◆ **WHAT IS REQUIRED**
Update the rows below by replacing every "photo" with "photograph" and keeping everything else the same. Leave the pictures out of your answer.

[Spatial reasoning dataset excerpts]

- - - - -

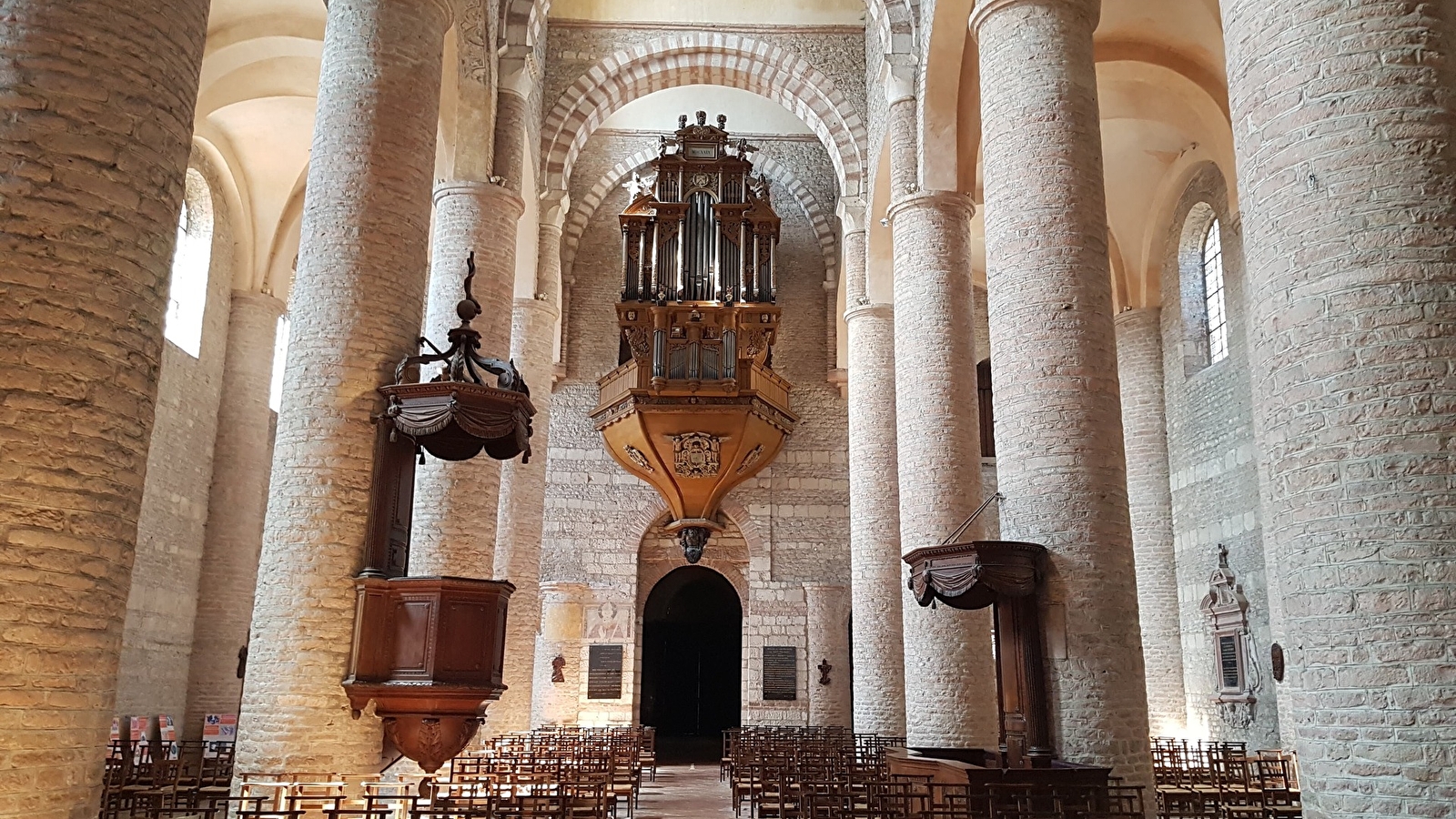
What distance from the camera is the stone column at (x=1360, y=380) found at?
4.83 metres

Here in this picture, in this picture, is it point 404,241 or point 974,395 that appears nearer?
point 404,241

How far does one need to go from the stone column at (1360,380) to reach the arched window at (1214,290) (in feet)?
40.4

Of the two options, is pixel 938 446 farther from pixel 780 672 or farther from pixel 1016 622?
pixel 780 672

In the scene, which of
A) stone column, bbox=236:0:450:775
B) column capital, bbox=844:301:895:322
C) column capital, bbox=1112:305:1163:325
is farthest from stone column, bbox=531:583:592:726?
stone column, bbox=236:0:450:775

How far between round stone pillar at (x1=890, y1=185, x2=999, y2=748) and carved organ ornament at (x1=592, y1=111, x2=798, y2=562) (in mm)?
5802

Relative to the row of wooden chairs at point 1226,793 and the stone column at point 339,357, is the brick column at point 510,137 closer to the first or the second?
the stone column at point 339,357

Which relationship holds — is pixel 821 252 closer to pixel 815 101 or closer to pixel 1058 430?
pixel 815 101

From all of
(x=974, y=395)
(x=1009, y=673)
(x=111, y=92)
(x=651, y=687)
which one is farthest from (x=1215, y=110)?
(x=651, y=687)

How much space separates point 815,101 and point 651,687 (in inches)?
540

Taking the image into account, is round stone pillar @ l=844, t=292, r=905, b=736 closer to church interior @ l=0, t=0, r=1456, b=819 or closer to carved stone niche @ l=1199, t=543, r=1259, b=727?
church interior @ l=0, t=0, r=1456, b=819

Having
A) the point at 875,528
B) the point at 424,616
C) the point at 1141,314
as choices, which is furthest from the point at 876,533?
the point at 424,616

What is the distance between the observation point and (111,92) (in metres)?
5.18

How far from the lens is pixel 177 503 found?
638 inches

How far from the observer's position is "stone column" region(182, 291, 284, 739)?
16.7 m
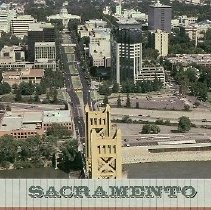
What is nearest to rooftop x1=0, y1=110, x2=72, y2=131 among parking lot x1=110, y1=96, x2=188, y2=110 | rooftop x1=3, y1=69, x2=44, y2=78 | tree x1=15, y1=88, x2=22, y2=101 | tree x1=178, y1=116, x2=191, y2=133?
tree x1=15, y1=88, x2=22, y2=101

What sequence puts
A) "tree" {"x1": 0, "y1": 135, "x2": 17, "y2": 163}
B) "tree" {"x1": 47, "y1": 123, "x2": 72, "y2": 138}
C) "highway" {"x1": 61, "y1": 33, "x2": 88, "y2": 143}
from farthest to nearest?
1. "highway" {"x1": 61, "y1": 33, "x2": 88, "y2": 143}
2. "tree" {"x1": 47, "y1": 123, "x2": 72, "y2": 138}
3. "tree" {"x1": 0, "y1": 135, "x2": 17, "y2": 163}

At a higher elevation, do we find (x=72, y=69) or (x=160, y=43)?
(x=160, y=43)

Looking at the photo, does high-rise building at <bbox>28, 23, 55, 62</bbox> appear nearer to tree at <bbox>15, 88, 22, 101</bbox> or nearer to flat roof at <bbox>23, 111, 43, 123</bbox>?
tree at <bbox>15, 88, 22, 101</bbox>

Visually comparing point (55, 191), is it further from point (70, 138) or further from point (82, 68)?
point (82, 68)

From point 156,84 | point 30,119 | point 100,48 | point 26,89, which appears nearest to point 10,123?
point 30,119

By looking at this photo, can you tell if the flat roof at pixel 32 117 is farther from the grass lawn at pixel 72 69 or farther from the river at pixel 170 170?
the grass lawn at pixel 72 69

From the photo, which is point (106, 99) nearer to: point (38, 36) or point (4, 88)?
point (4, 88)
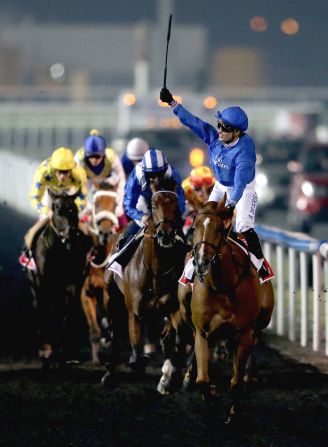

- - - - -

◆ **OUTPUT OF THE EXERCISE**
What distance from the camera is the stone column at (x=1360, y=380) found at?
4.83 metres

Here in this picture, in this picture, is it point 404,241 or point 974,395 that appears nearer?
point 404,241

How far does one need to go from the stone column at (1360,380) to reach the arched window at (1214,290) (in feet)?
40.4

Of the two options, is pixel 938 446 farther from pixel 780 672 or farther from pixel 1016 622?
pixel 780 672

In the scene, which of
A) stone column, bbox=236:0:450:775
B) column capital, bbox=844:301:895:322
C) column capital, bbox=1112:305:1163:325
is farthest from stone column, bbox=531:583:592:726?
stone column, bbox=236:0:450:775

How far between round stone pillar at (x1=890, y1=185, x2=999, y2=748) and carved organ ornament at (x1=592, y1=111, x2=798, y2=562) (in mm)?
5802

Relative to the row of wooden chairs at point 1226,793 and the stone column at point 339,357, is the brick column at point 510,137 closer to the first or the second?
the stone column at point 339,357

Which relationship holds — is pixel 821 252 closer to pixel 815 101 or closer to pixel 1058 430?
pixel 815 101

From all of
(x=974, y=395)
(x=1009, y=673)
(x=111, y=92)
(x=651, y=687)
which one is farthest from (x=1215, y=110)?
(x=651, y=687)

How much space separates point 815,101 and point 651,687 (in inches)?
540

Taking the image into account, is round stone pillar @ l=844, t=292, r=905, b=736 closer to church interior @ l=0, t=0, r=1456, b=819 or closer to carved stone niche @ l=1199, t=543, r=1259, b=727?
church interior @ l=0, t=0, r=1456, b=819

Having
A) the point at 875,528
B) the point at 424,616
C) the point at 1141,314
as choices, which is furthest from the point at 876,533?
the point at 424,616

What is the distance between the observation point and (111,92) (in metres)?
5.18

How far from the lens is pixel 177 503 found?
638 inches

How far from the observer's position is "stone column" region(182, 291, 284, 739)?
16.7 m
What is nearest to rooftop x1=0, y1=110, x2=72, y2=131 among parking lot x1=110, y1=96, x2=188, y2=110 | rooftop x1=3, y1=69, x2=44, y2=78 | tree x1=15, y1=88, x2=22, y2=101 | tree x1=178, y1=116, x2=191, y2=133?
tree x1=15, y1=88, x2=22, y2=101

What sequence puts
A) "tree" {"x1": 0, "y1": 135, "x2": 17, "y2": 163}
B) "tree" {"x1": 47, "y1": 123, "x2": 72, "y2": 138}
C) "highway" {"x1": 61, "y1": 33, "x2": 88, "y2": 143}
from farthest to nearest?
1. "highway" {"x1": 61, "y1": 33, "x2": 88, "y2": 143}
2. "tree" {"x1": 47, "y1": 123, "x2": 72, "y2": 138}
3. "tree" {"x1": 0, "y1": 135, "x2": 17, "y2": 163}

At a higher elevation, do we find (x=72, y=69) or (x=160, y=43)?
(x=160, y=43)

Looking at the photograph, does high-rise building at <bbox>28, 23, 55, 62</bbox> appear nearer to tree at <bbox>15, 88, 22, 101</bbox> or nearer to flat roof at <bbox>23, 111, 43, 123</bbox>?
tree at <bbox>15, 88, 22, 101</bbox>

Visually comparing point (55, 191), is it further from point (70, 138) or further from point (82, 68)?
point (82, 68)

From point 156,84 | point 30,119 | point 100,48 | point 26,89, which appears nearest to point 10,123?
point 30,119

By looking at this photograph, can you tell if the flat roof at pixel 32 117 is farther from the grass lawn at pixel 72 69 or farther from the river at pixel 170 170?
the grass lawn at pixel 72 69

From the photograph, which is point (106, 99) nearer to: point (38, 36) or point (4, 88)?
point (4, 88)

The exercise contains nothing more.